## Given text

[START]

A recent issue of Nautilus has an interesting story about "Nuclear Pasta": What Neutron Stars, Lasagna, and Waffles Have in Common
Hot fluids of neutrons that flow without friction, superconductors made of protons, and a solid crust built of exotic atoms—features like these make neutron stars some of the strangest objects we've found in the cosmos so far. They pack all the mass of a star into a sphere the size of a city, resulting in states of matter we just don't have on Earth.
And yet, despite their extreme weirdness, neutron stars contain a mishmash of vaguely familiar features, as if seen darkly through a funhouse mirror. One of the weirdest is the fact that deep inside a neutron star you can find a whole menu full of (nuclear) pasta.

[END]

## Information supplied

[START]

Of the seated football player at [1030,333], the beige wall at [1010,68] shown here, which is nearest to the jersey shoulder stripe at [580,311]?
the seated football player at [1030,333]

[END]

## Tasks to perform
(A) From the neutron star passage, reproduce everything from "And yet, despite" down to "of (nuclear) pasta." with no changes.
(B) Answer these questions using the neutron star passage:
(i) Which publication ran the story?
(ii) What are the superconductors in neutron stars made of?
(iii) A neutron star packs a star's mass into a sphere of what size?

## Task responses
(A)
And yet, despite their extreme weirdness, neutron stars contain a mishmash of vaguely familiar features, as if seen darkly through a funhouse mirror. One of the weirdest is the fact that deep inside a neutron star you can find a whole menu full of (nuclear) pasta.

(B)
(i) Nautilus
(ii) Protons
(iii) The size of a city